We expect to be able to generate a set of lines that help define the projection of the image. We expect that edge detection might be helpful to accomplish this. Once we construct the edges we can determine the focal point of the image and calculate the different layers within the image.

## 2.5D Conversion

The result of the third step will be something as the following figure. The people in the foreground are extracted as different layers and spaced in the 3d space as flat objects, with the background place at the far-end of the field of view.

## State of the Art

We have carefully studied this topic.
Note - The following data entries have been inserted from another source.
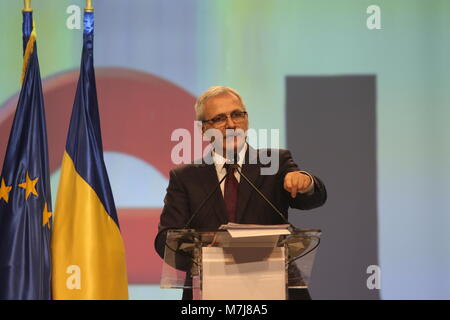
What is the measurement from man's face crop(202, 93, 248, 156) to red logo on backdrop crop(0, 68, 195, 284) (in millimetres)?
1050

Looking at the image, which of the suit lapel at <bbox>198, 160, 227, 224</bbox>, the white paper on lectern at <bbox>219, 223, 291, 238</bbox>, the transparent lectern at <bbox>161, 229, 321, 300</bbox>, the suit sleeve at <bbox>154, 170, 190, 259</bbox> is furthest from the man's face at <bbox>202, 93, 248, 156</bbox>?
the white paper on lectern at <bbox>219, 223, 291, 238</bbox>

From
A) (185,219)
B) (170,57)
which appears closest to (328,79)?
(170,57)

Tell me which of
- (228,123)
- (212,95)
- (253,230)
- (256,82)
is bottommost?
(253,230)

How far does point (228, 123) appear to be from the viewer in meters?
2.91

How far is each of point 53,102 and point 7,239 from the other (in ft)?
4.33

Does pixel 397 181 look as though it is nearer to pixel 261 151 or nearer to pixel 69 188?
pixel 261 151

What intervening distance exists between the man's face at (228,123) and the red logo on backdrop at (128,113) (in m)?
1.05

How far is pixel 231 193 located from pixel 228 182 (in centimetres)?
6

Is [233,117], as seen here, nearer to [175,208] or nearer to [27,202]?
[175,208]

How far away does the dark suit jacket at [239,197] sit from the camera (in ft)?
9.07

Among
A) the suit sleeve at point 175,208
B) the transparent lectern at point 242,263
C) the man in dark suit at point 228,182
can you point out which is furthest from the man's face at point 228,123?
the transparent lectern at point 242,263

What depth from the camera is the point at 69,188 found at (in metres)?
3.16

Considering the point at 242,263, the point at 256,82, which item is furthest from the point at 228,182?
the point at 256,82

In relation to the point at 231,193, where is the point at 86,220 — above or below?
below
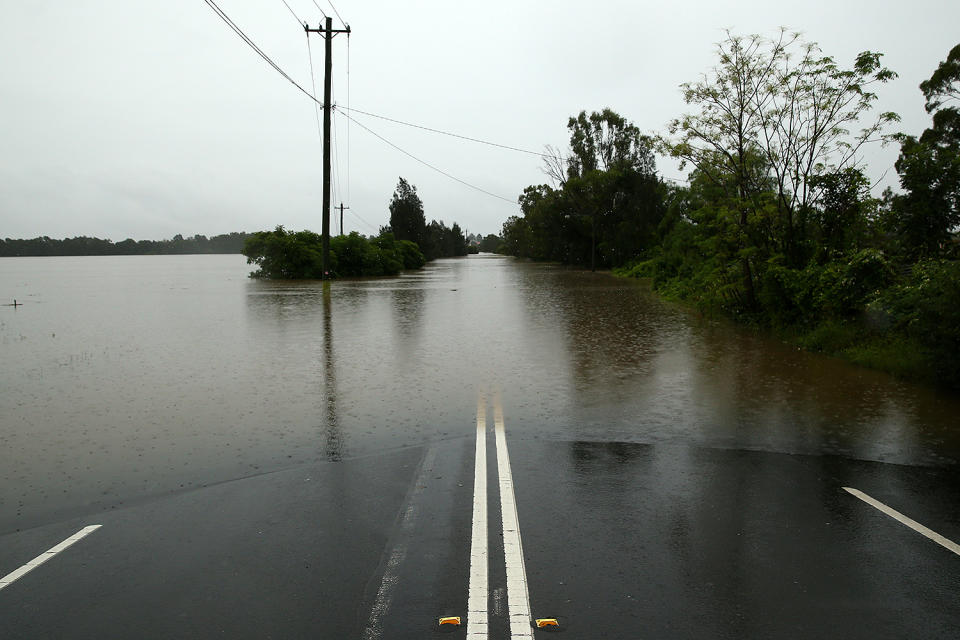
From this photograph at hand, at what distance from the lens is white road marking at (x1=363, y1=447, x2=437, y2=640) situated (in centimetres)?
338

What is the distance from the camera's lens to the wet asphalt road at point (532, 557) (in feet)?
11.3

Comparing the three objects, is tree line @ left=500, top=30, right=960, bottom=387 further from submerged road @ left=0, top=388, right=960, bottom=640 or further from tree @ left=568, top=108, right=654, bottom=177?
tree @ left=568, top=108, right=654, bottom=177

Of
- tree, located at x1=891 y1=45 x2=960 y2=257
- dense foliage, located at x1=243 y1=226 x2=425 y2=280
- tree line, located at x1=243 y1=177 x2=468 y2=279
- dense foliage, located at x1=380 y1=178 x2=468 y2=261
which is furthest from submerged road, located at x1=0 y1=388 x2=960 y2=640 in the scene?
dense foliage, located at x1=380 y1=178 x2=468 y2=261

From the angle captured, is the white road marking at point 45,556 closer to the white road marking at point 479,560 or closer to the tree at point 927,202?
the white road marking at point 479,560

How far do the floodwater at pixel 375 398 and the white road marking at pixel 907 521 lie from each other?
1145 millimetres

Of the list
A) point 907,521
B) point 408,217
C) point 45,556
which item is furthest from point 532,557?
point 408,217

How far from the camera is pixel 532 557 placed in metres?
4.12

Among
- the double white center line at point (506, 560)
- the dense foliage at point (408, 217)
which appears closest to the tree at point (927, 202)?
the double white center line at point (506, 560)

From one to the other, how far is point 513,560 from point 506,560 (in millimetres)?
43

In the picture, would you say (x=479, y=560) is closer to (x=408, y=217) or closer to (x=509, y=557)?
(x=509, y=557)

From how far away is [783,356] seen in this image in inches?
465

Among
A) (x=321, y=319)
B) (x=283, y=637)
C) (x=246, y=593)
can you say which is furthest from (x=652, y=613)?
(x=321, y=319)

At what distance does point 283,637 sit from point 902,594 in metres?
3.35

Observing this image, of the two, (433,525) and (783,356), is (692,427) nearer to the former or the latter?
(433,525)
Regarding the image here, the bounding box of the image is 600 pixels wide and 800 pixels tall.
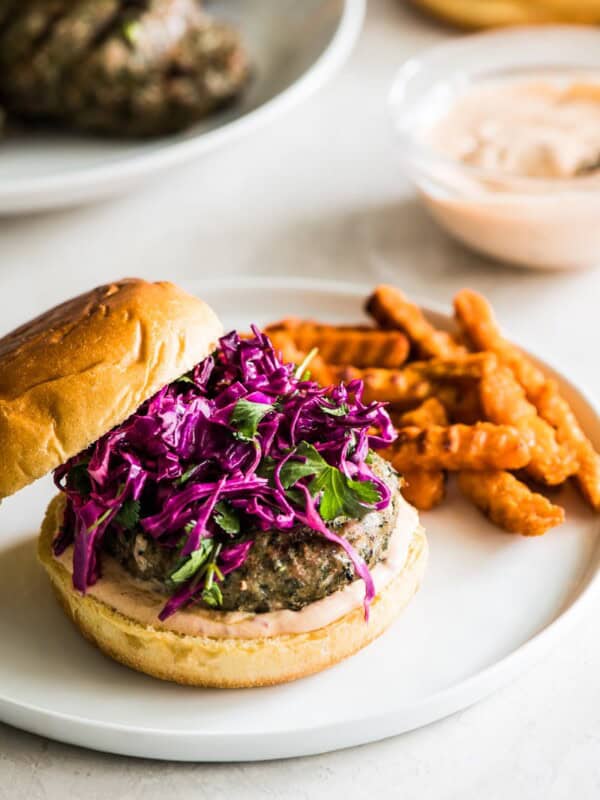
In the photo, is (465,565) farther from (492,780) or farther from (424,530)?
(492,780)

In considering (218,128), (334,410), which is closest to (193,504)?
(334,410)

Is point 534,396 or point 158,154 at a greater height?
point 158,154

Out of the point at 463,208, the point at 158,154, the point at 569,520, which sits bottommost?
the point at 569,520

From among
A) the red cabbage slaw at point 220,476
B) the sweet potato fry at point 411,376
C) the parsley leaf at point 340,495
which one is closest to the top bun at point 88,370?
the red cabbage slaw at point 220,476

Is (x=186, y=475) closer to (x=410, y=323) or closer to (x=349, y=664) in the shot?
(x=349, y=664)

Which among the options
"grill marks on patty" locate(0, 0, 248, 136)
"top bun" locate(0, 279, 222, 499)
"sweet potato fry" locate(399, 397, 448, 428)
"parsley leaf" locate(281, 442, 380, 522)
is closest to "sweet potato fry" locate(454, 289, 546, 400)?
"sweet potato fry" locate(399, 397, 448, 428)

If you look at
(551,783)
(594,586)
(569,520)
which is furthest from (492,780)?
(569,520)
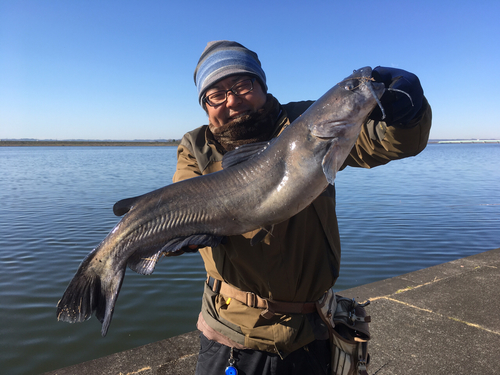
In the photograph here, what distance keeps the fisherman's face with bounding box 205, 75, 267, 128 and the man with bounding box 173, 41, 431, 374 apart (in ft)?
0.21

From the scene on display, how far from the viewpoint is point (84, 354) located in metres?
5.28

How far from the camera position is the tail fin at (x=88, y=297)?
2.19 metres

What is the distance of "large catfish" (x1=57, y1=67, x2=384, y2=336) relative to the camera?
2098 mm

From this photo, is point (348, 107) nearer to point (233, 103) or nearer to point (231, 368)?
point (233, 103)

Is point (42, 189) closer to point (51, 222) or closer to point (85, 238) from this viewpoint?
point (51, 222)

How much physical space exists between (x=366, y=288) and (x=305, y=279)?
12.1 ft

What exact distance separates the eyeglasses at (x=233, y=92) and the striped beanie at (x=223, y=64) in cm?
7

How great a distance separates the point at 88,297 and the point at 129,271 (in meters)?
6.18

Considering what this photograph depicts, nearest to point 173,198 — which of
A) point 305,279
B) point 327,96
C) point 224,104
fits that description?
point 224,104

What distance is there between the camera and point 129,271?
802 cm

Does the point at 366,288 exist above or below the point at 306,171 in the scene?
below

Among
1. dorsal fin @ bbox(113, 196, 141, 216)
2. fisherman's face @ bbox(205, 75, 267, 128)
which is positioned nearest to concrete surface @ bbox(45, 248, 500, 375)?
dorsal fin @ bbox(113, 196, 141, 216)

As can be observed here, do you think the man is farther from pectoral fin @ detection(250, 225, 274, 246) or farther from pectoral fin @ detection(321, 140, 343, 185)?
pectoral fin @ detection(321, 140, 343, 185)

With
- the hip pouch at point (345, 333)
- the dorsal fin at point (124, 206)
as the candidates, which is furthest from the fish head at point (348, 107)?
the dorsal fin at point (124, 206)
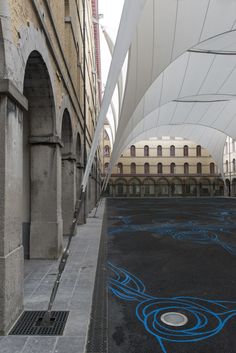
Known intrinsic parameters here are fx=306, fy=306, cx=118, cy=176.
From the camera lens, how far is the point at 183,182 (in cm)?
6041

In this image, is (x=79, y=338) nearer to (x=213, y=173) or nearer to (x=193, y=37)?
(x=193, y=37)

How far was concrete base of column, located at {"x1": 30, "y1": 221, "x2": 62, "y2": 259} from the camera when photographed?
27.4 feet

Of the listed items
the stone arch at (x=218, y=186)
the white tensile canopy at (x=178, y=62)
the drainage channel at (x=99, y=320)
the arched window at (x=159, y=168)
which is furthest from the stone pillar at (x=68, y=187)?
the stone arch at (x=218, y=186)

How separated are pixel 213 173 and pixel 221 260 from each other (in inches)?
2176

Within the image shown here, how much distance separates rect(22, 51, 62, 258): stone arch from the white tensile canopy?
2.99m

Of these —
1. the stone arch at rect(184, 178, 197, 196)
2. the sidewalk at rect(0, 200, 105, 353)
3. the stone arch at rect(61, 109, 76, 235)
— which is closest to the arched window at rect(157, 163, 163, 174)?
the stone arch at rect(184, 178, 197, 196)

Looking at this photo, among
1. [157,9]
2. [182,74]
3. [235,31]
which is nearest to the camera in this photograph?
[157,9]

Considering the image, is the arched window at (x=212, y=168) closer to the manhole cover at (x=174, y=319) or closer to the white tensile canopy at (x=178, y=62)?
the white tensile canopy at (x=178, y=62)

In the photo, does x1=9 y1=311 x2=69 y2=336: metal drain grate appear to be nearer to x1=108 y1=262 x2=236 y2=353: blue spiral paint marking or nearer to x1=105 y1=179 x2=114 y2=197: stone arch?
x1=108 y1=262 x2=236 y2=353: blue spiral paint marking

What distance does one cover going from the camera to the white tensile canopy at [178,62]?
13609 millimetres

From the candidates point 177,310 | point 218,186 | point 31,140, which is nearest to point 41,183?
point 31,140

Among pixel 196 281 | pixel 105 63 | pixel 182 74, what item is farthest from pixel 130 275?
pixel 105 63

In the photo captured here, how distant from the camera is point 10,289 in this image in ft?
14.3

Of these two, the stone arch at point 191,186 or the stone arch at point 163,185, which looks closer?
the stone arch at point 163,185
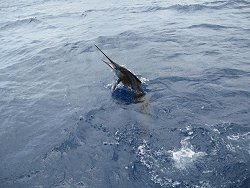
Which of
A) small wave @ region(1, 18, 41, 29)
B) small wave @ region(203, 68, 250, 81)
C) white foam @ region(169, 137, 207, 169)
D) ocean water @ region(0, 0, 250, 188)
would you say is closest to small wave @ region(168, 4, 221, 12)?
ocean water @ region(0, 0, 250, 188)

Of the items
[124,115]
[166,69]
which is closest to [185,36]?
[166,69]

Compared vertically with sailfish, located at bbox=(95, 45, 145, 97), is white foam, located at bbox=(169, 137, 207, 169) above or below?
below

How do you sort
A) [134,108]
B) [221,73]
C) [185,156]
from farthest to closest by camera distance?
[221,73]
[134,108]
[185,156]

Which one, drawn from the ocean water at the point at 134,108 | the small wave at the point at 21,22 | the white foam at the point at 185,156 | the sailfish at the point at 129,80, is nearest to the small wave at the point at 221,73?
the ocean water at the point at 134,108

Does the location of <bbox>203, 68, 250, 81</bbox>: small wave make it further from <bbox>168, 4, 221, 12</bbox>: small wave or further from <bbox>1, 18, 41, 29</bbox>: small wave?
<bbox>1, 18, 41, 29</bbox>: small wave

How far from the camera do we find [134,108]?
1041cm

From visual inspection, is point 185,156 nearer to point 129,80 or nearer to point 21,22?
point 129,80

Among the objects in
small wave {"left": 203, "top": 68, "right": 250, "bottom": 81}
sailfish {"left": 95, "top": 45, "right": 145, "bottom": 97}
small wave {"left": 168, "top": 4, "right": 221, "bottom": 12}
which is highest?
sailfish {"left": 95, "top": 45, "right": 145, "bottom": 97}

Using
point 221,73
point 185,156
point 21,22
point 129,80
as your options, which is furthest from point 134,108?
point 21,22

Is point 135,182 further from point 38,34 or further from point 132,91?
point 38,34

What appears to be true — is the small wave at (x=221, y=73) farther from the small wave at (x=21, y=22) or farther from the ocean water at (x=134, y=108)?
the small wave at (x=21, y=22)

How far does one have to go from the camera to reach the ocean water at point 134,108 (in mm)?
7809

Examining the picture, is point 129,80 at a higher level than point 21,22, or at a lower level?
higher

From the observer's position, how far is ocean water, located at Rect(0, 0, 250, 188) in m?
7.81
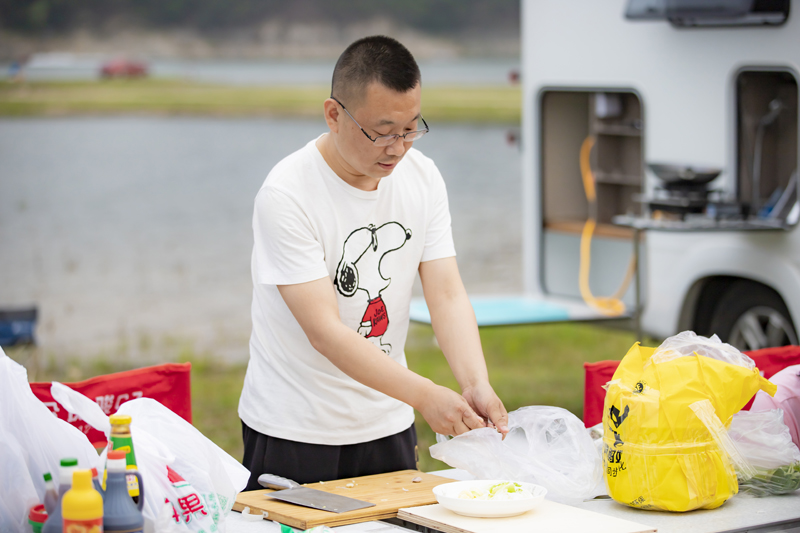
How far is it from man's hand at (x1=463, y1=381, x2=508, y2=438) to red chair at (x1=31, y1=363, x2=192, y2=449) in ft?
2.85

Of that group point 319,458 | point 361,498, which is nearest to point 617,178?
point 319,458

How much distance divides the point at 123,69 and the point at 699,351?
15.8 m

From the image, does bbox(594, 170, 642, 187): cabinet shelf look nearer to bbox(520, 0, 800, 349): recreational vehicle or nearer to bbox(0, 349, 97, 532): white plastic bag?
bbox(520, 0, 800, 349): recreational vehicle

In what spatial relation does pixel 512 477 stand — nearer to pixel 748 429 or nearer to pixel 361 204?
pixel 748 429

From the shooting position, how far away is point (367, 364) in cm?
217

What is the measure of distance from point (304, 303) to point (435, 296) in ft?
1.37

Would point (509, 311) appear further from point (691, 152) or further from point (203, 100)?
point (203, 100)

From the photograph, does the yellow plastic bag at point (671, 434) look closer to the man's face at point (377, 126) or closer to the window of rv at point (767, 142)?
the man's face at point (377, 126)

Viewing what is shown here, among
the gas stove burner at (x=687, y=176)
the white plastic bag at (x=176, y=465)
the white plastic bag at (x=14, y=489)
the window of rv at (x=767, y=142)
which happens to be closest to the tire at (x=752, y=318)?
the window of rv at (x=767, y=142)

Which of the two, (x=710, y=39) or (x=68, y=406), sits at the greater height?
(x=710, y=39)

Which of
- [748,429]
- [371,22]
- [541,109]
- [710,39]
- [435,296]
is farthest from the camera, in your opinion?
[371,22]

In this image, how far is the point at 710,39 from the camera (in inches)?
188

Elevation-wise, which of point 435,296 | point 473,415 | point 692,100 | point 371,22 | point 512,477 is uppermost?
point 371,22

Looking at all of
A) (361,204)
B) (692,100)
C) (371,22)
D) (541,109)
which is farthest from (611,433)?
(371,22)
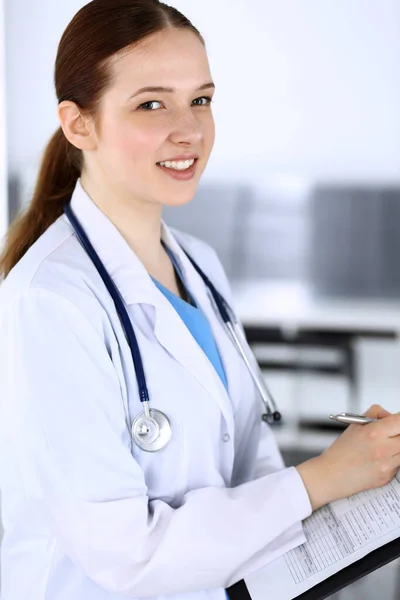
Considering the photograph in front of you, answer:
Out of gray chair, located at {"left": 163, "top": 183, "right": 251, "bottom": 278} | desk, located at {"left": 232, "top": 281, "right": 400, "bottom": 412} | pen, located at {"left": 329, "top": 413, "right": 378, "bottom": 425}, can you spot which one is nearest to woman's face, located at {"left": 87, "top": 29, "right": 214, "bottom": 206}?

There are not many research projects on this topic. The closest topic we have found is a paper called “A generative model for 2.5D vision: Estimating appearance, transformation, illumination, transparency and occlusion” by Jojic and Frey. We found a lot of material that talks about linear perspective and aerial perspective in paintings that may help our project. Wikipedia has a useful article on 3D Reconstruction . It discuesses several different ways of reconstructing a 3D scene from a 2D image which may be of use. Wikipedia also includes reconstructing a scene using distortions to calculate the perspective of the image. This is very similar to the approach that we discussed together. Since projecting a 3D point onto a 2D plane is a nonreversable process, we need some notion of size or at least ratios. We will not be able to give accurate readings in terms of distance but it is very possible to output normalized coordinates. To do so we need knowledge of the size ratios of a person, in particular, we need the typical size ratios of a person as drawn by Renaissance artists. To be able to use this information we must accuartely be able to determine what "blobs" of pixels represent a person. This article goes through several different techniques for detecting humans although sadly many rely on video data. The circular hough transform looks somewhat promising as it should allow us to detect the faces of humans. From there we may be able to infer if a person is closer of further depending on the size of the circles detected (or we may chose to go a step further and find the exact dimensions of the face).